SUITE
MONTROIG/SUITE DESTINO: PHOTOGRAPHS AND COLLAGE
It
could be said that during his life Joan Miró had two official
photographers: Joaquim Gomis and Francesc Català-Roca. Both
documented his personal surroundings and his studio work routine
in great detail, and the result has been the object of many books
and exhibitions. Due to his close friendship Gomis maintained a
more intimate relationship with Miró, however, and he was
in the end the trigger for the latters astonishing experiments
with the camera. The Mironian oeuvre abounds in collages that
incorporate bits of photographic images or photographic interventions
created on photographs usually taken by Gomis. On the other hand
Miros authentic photographic vision, the creations and re-creations
made by Miró himself (always with a little help from Gomis)
have not merited a monographic presentation until now.
Gomis
was a faithful chronicler of his meetings with Miró and relates
how during the summer of 1960, strolling in the environs of the
house at Montroig, Miró asked to borrow his camera, a classic
Rolleiflex with built-in light-meter, and to make a portrait of
him. Miró had a lot of fun looking at the image inverted
on the ground-glass viewfinder and began laughingly shouting: I
see the world upside-down! I see the world upside-down! He
also demonstrated his interest in the focusing mechanism that allowed
him to go from sharpness to fuzziness.
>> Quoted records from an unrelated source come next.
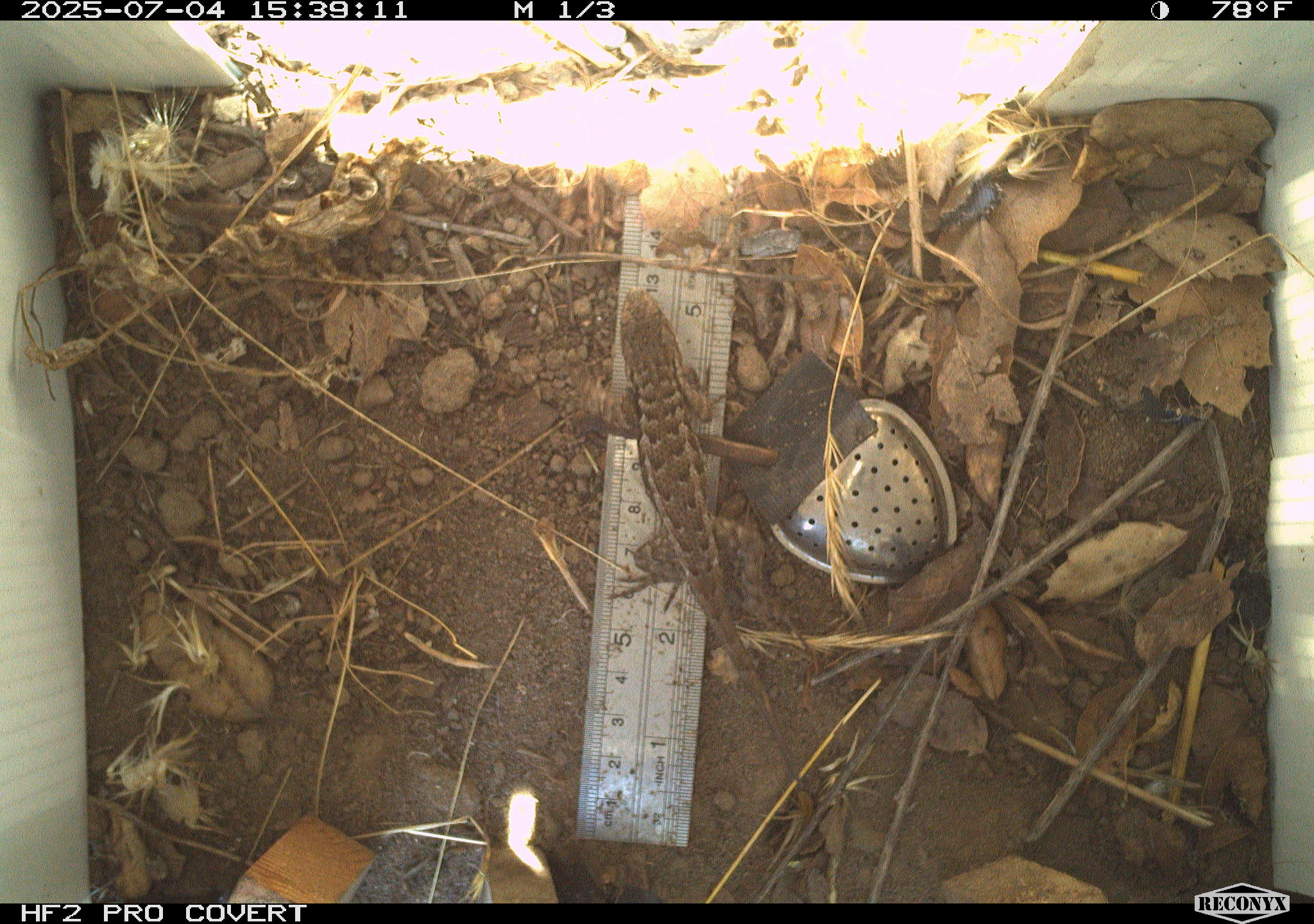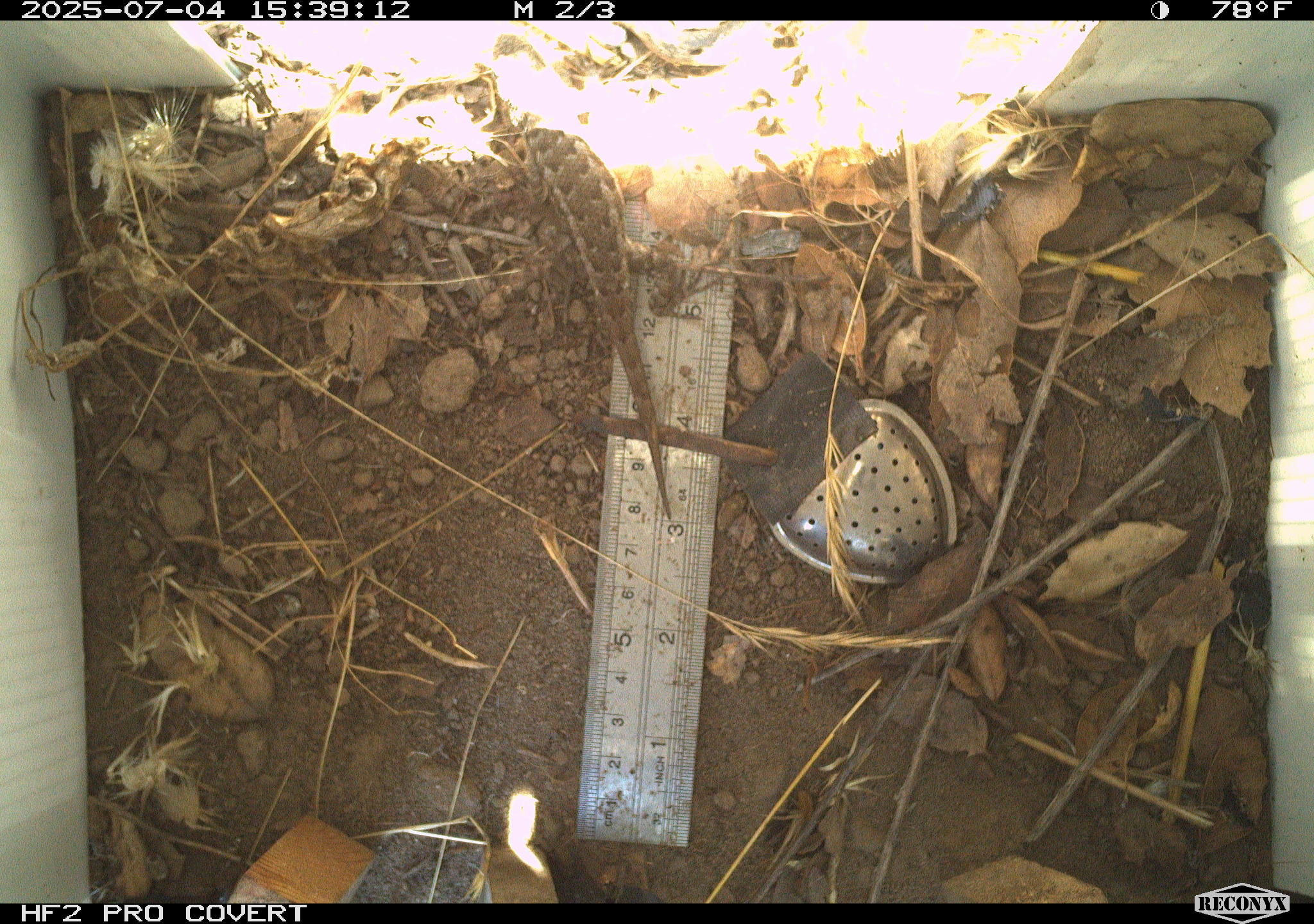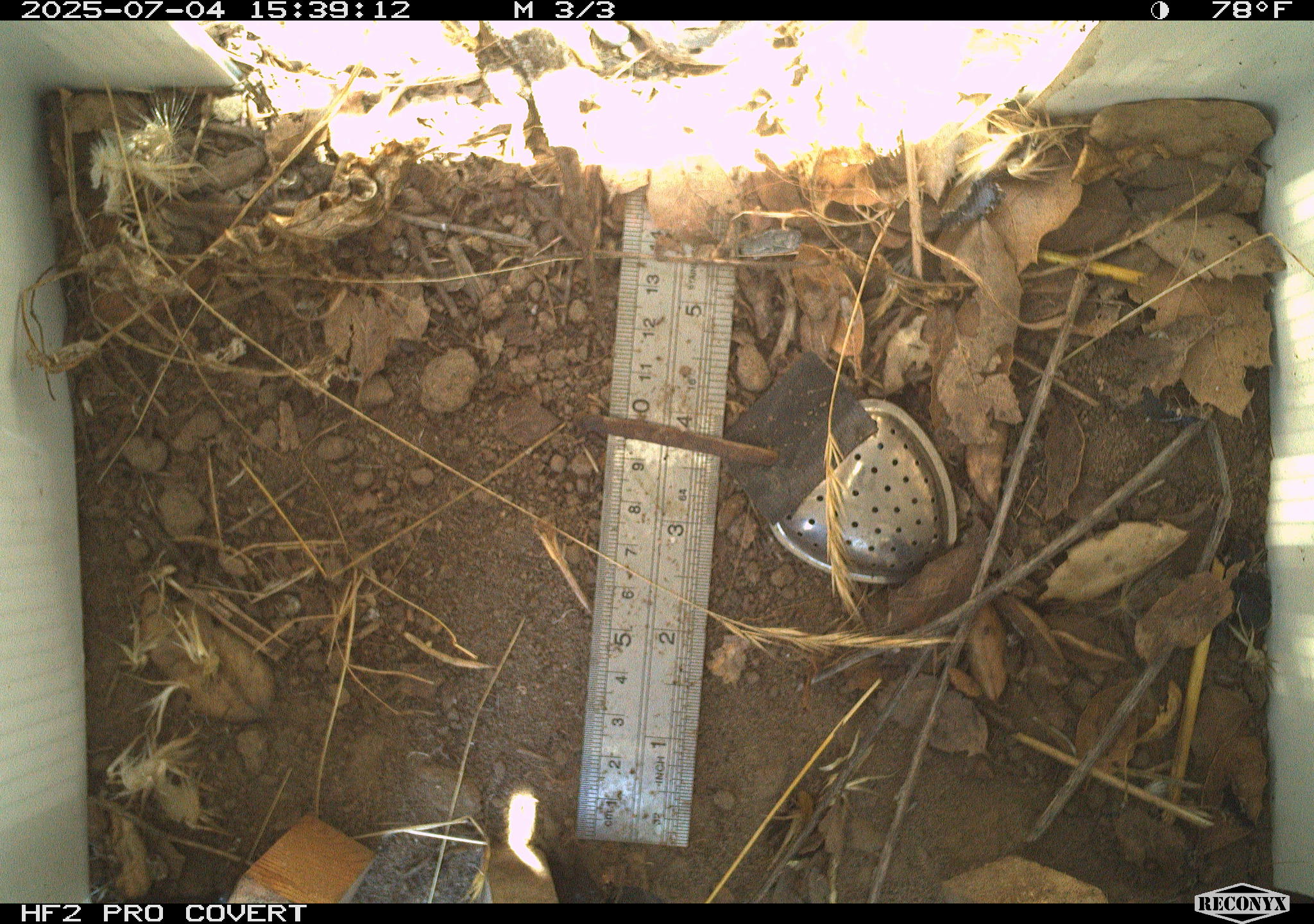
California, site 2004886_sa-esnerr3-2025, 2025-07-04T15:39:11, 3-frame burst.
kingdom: Animalia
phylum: Chordata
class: Reptilia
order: Squamata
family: Phrynosomatidae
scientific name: Phrynosomatidae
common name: north american spiny lizards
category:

He soon learned to emphasize
an object by isolating it from its context through framing, or via
selective focus, focusing or disenfocusing on the remaining planes
of the image.
The
discovery of photography would give way to what Gomis half-jokingly
called a vice: Mirós obsession with photographing
any object that caught his attention. At the beginning this was
limited to things found by chance on his strolls, such as twisted
vines, tree bark with sinuous forms, different shells on the sandy
beach, tools belonging to the neighboring peasants
Sometimes
he also constructed compositions of objects, small assemblages
that might later become designs for sculpture. The reiteration of
different objects, like gourds, hats or light shoes for working
in the fields, expresses his great interest in both the organic
world and popular culture. There is also evidence that he experimented
with nude studies, taking a young German tourist who was summering
in Salou, Andrea Geyer, as a model; unfortunately, these images
have been lost.
Miró
shot the photos himself, but Gomis developed the film and did the
enlargements. Finally, tired of passing the camera back and forth
between them, Gomis ended up making a present of it. For a number
of years Miró would make use of that old Rolleiflex, redolent
with the affection of his friend, as if it were a sketchbook for
making rapid-fire drawings in, drawings that might later become
the embryo of pictorial or sculptural works. Seldom could Miró
restrain himself from writing, scrawling, drawing or painting (with
gouache, pastel and other media) on blowups from his negatives.
In what we call the Suite Destino (due to its being realized
on pages or with illustrations from that popular weekly) it is collage
that prevails, using images that are non-original but printed, yet
the plastic treatment is very similar.
The
participation of photography in his creative thinking is, therefore,
more than an intermediate working material or the sketch for a later
artwork. It is at this level, then, that we may locate Mirós
short but intense photographic experience. An experience we now
reclaim for the teaching of his oeuvre as a whole, since it provides
us with highly important data on the internal structure of his artistic
modus operandi, from inspiration to final execution, and
it reexamines a set of objects that in the plastic and symbolic
fields reveal the richness of the roots of the Mironian world.